### WHAT YOU ARE ASKED TO DO:
The answer must consist of every line from the entries that holds the word "common".

### RECORDS FOR PROCESSING:
↓

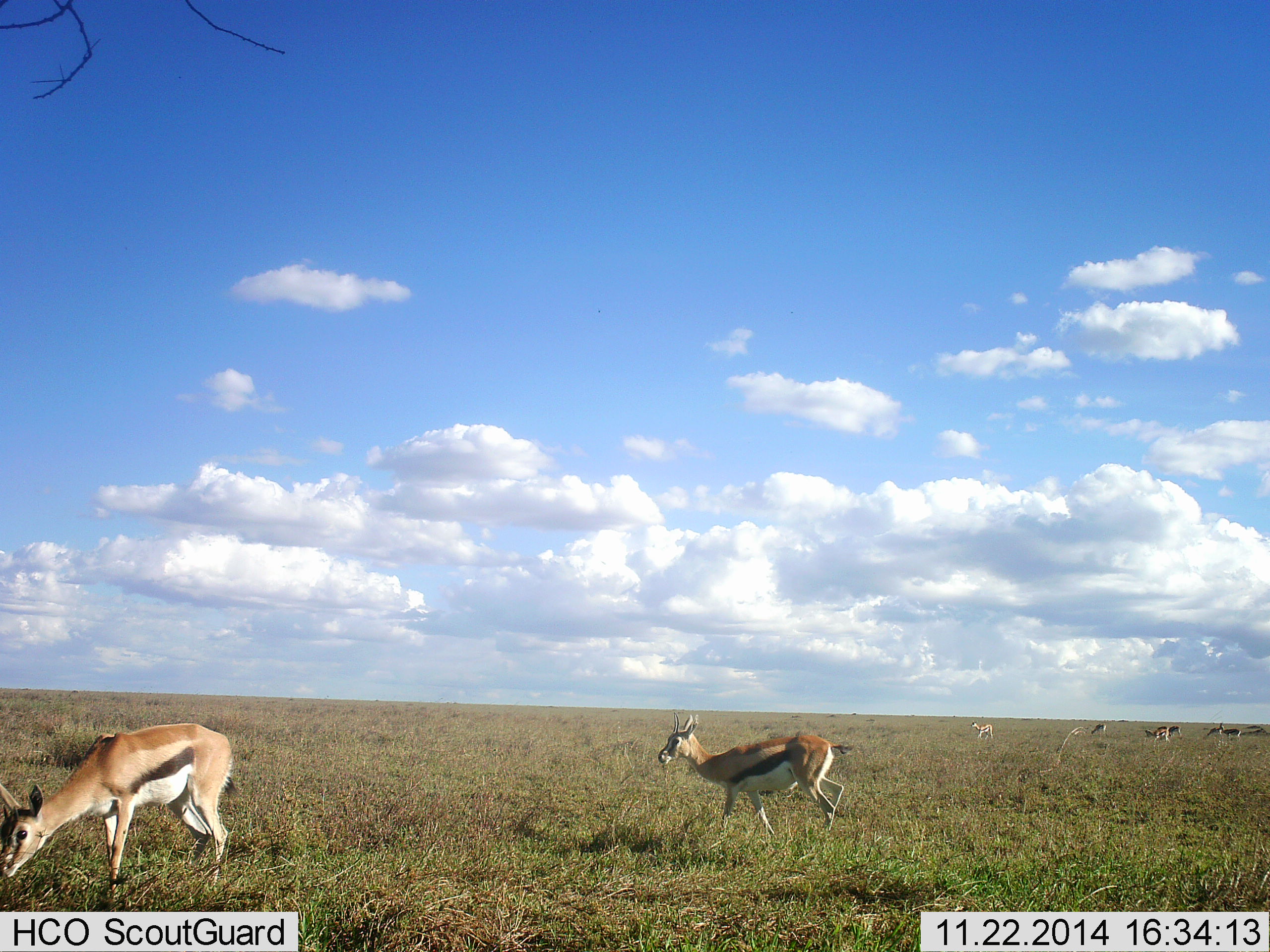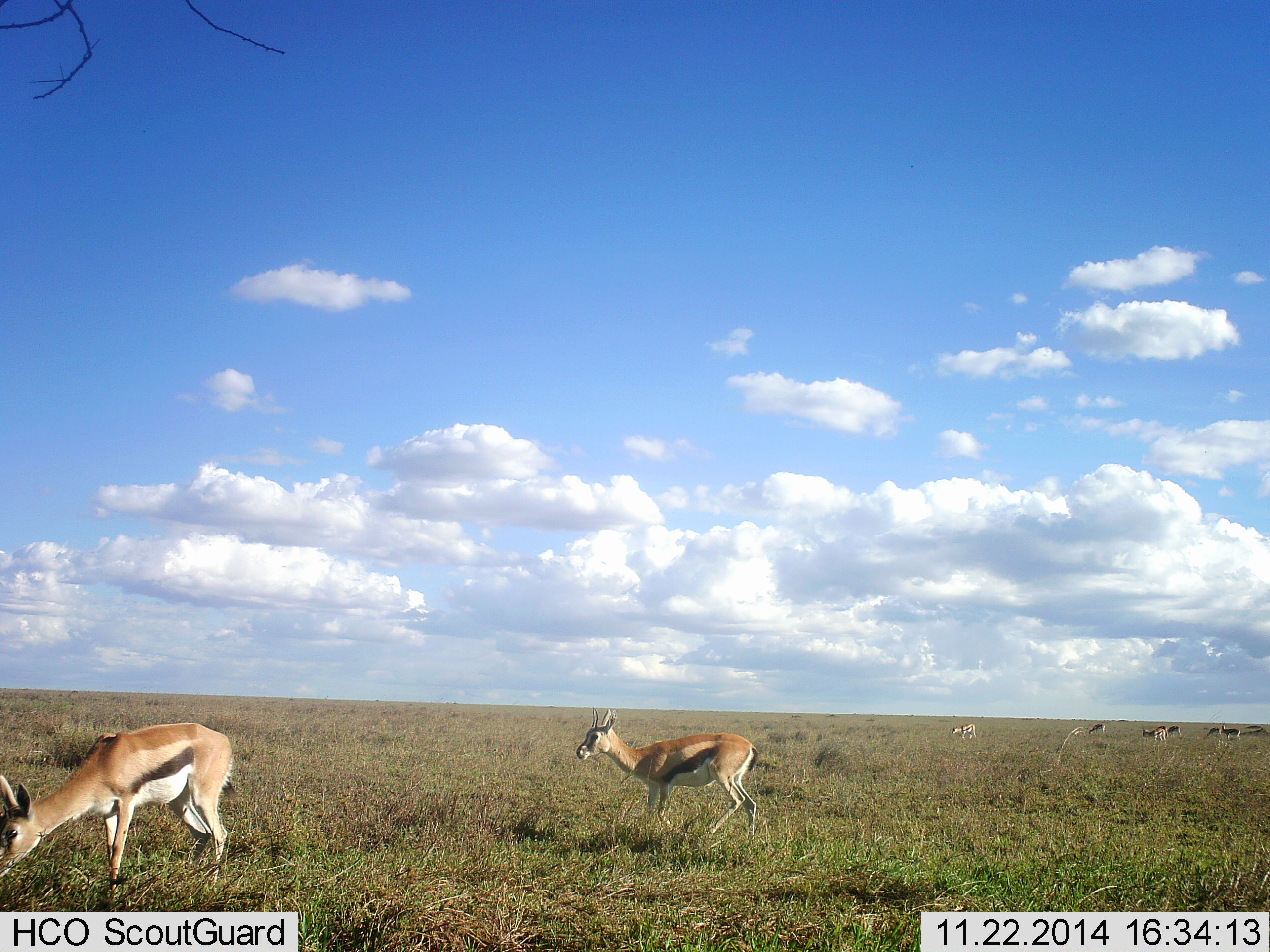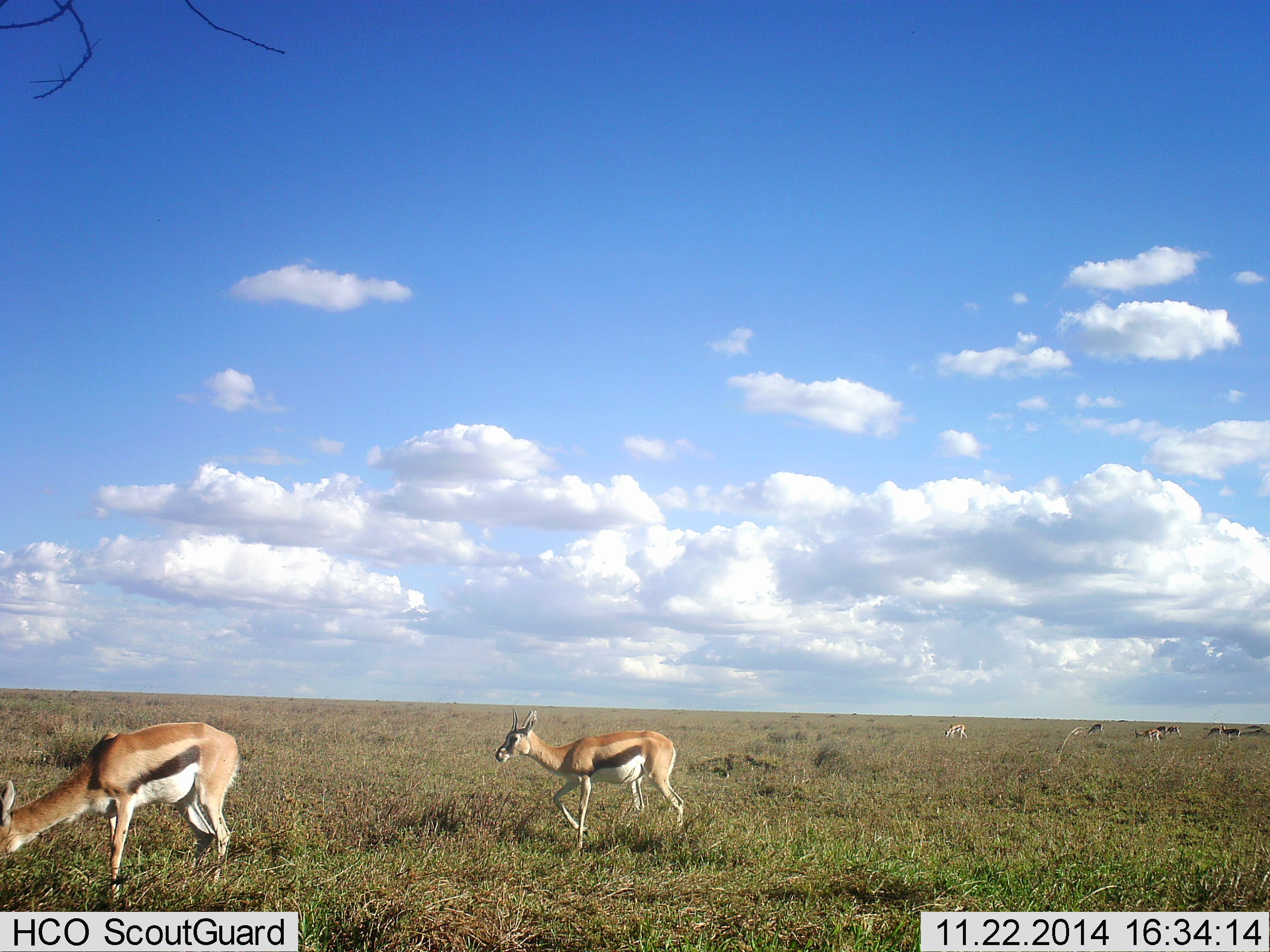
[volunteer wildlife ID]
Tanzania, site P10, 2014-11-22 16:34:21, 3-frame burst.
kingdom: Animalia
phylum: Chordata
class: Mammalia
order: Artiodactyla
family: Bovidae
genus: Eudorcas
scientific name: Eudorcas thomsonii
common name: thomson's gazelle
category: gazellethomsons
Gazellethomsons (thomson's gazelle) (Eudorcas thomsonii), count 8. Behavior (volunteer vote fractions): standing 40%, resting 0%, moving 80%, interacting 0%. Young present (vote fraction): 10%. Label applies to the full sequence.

↑
↓

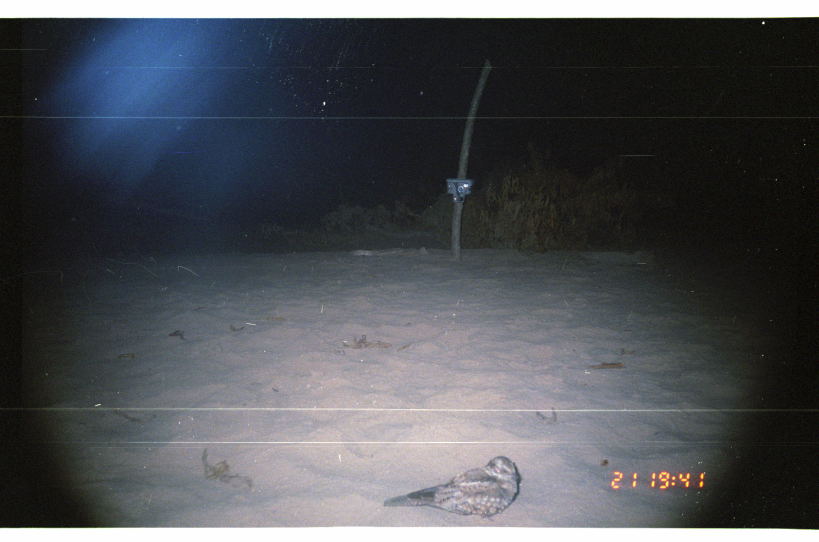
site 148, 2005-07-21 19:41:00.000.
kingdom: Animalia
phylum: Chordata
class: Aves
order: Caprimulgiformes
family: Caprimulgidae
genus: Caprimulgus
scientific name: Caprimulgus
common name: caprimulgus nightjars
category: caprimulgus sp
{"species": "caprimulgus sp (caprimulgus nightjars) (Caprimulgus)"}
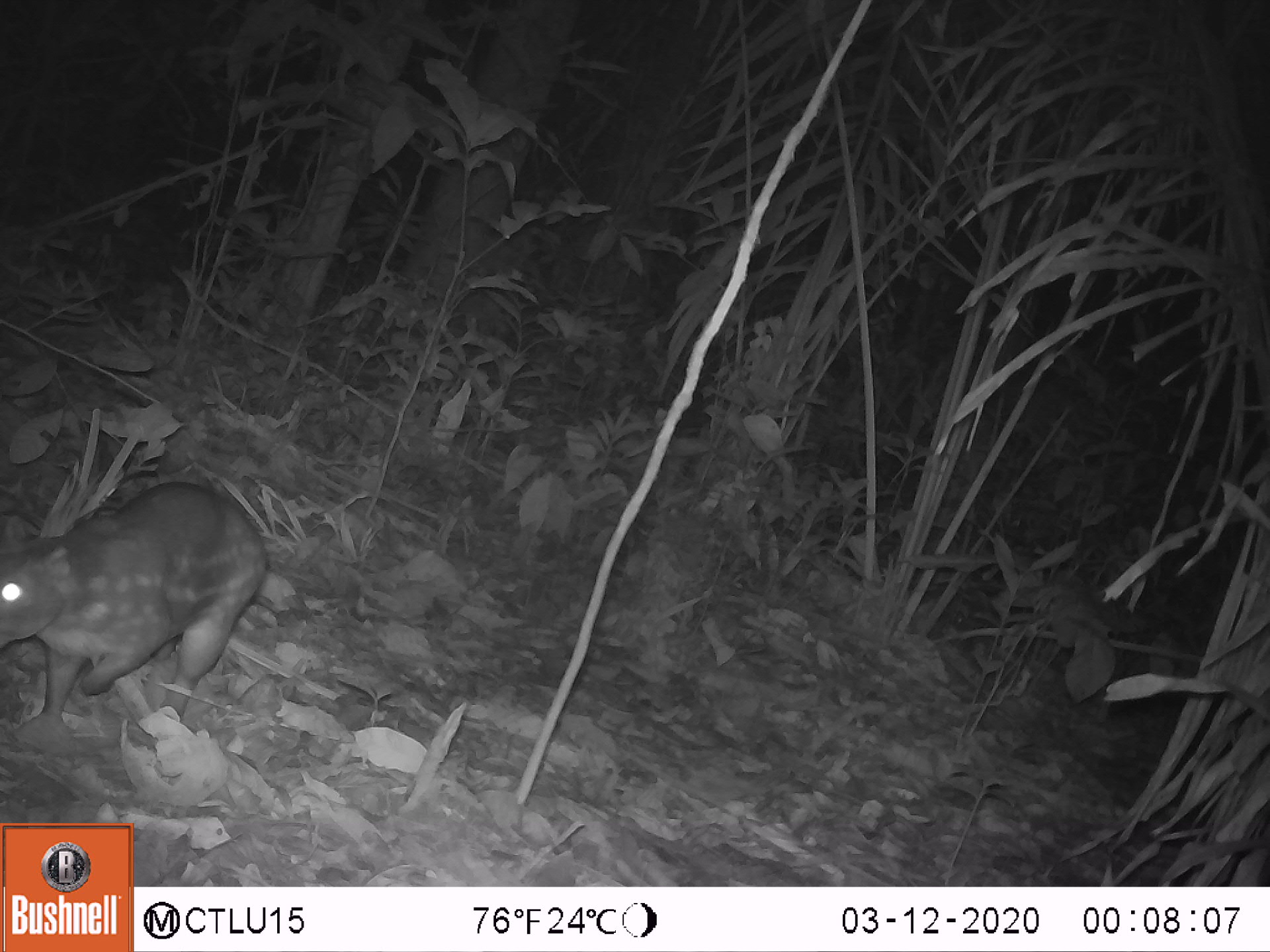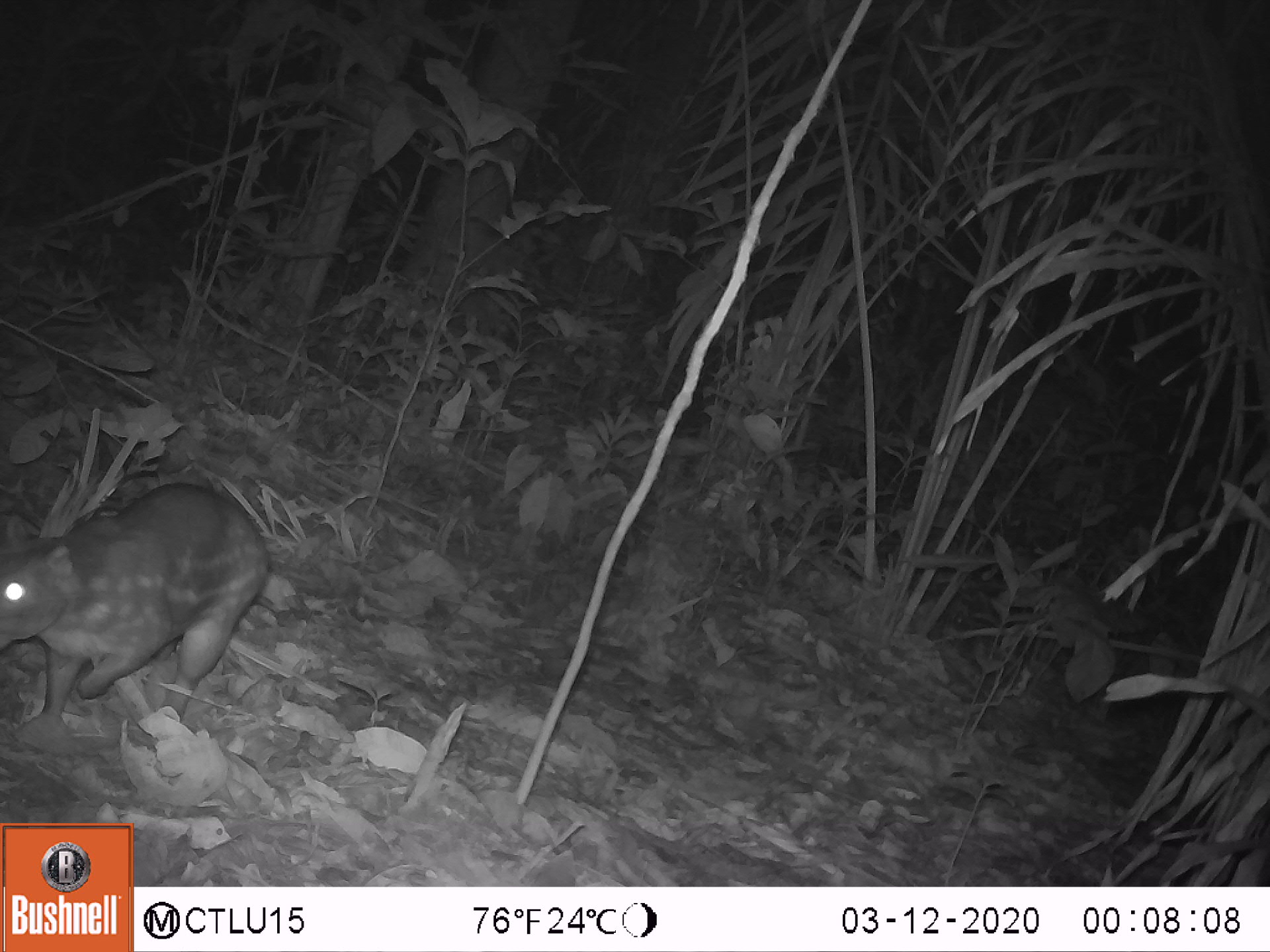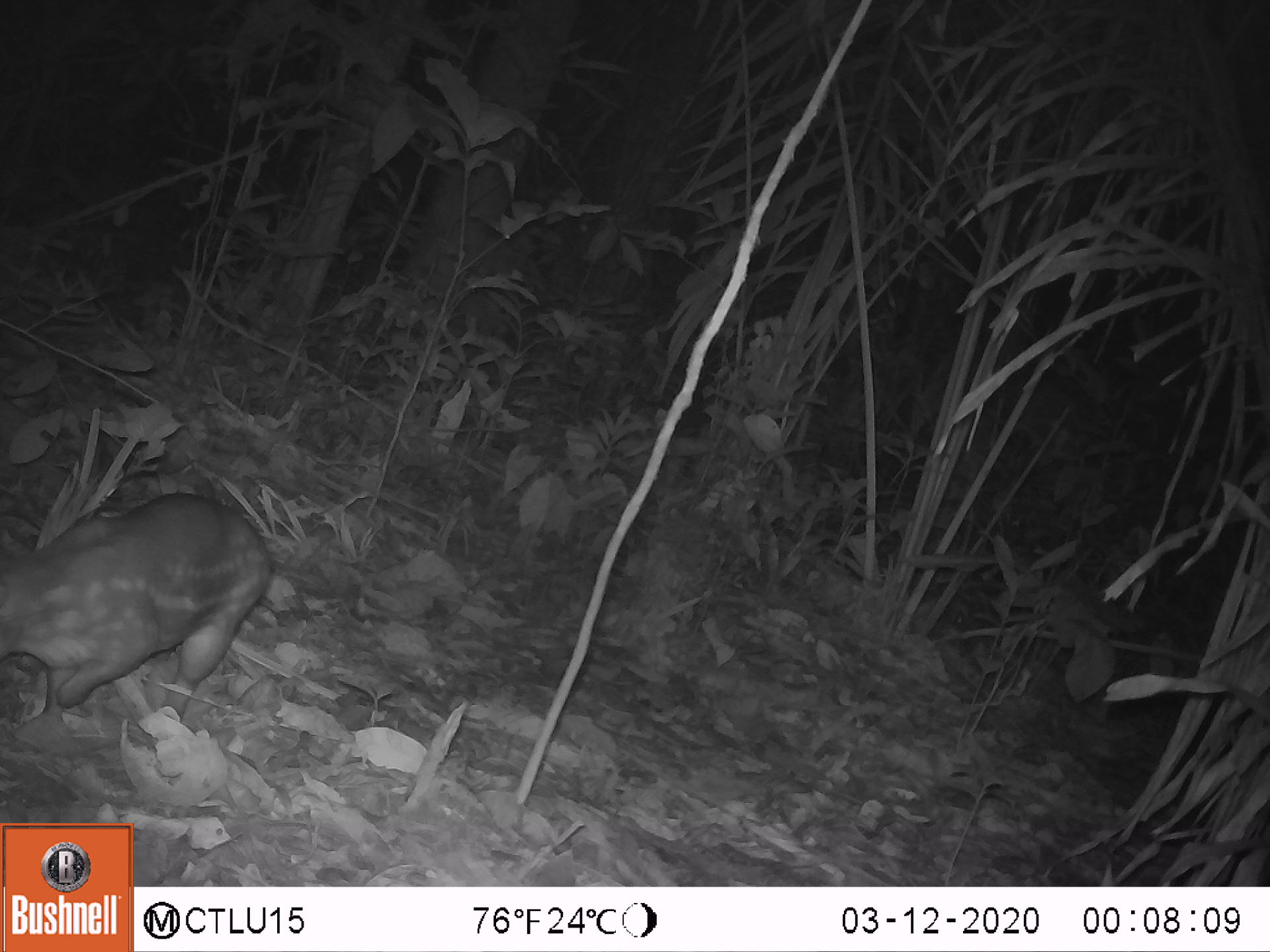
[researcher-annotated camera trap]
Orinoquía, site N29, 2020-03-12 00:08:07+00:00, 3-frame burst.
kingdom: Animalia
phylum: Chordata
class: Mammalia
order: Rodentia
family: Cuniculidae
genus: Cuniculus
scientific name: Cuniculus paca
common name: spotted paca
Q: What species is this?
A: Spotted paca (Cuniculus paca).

↑
↓

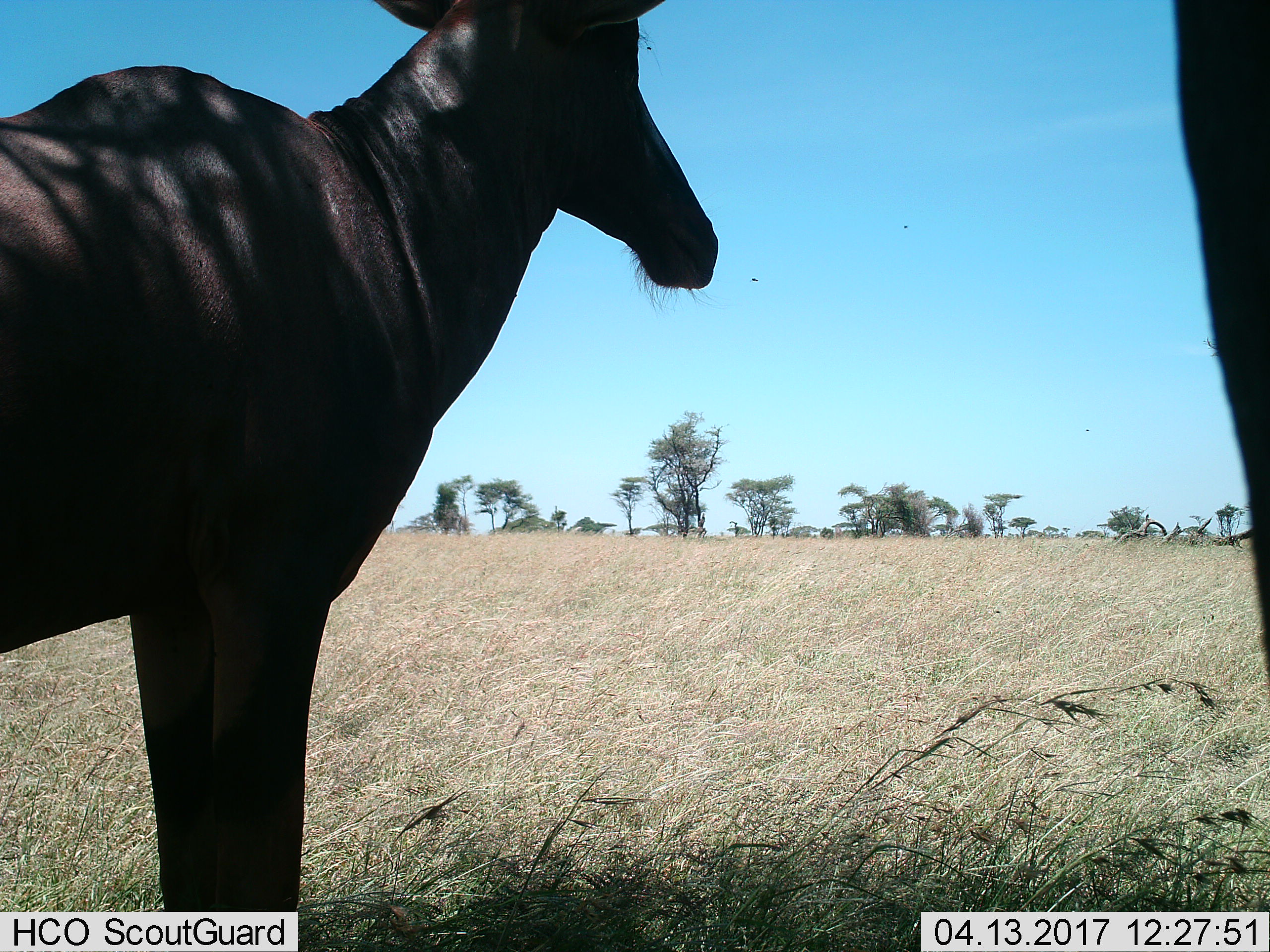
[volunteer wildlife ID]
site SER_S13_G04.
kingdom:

↑

### WRITTEN SOLUTION:
common name: thomson's gazelle
common name: caprimulgus nightjars
common name: spotted paca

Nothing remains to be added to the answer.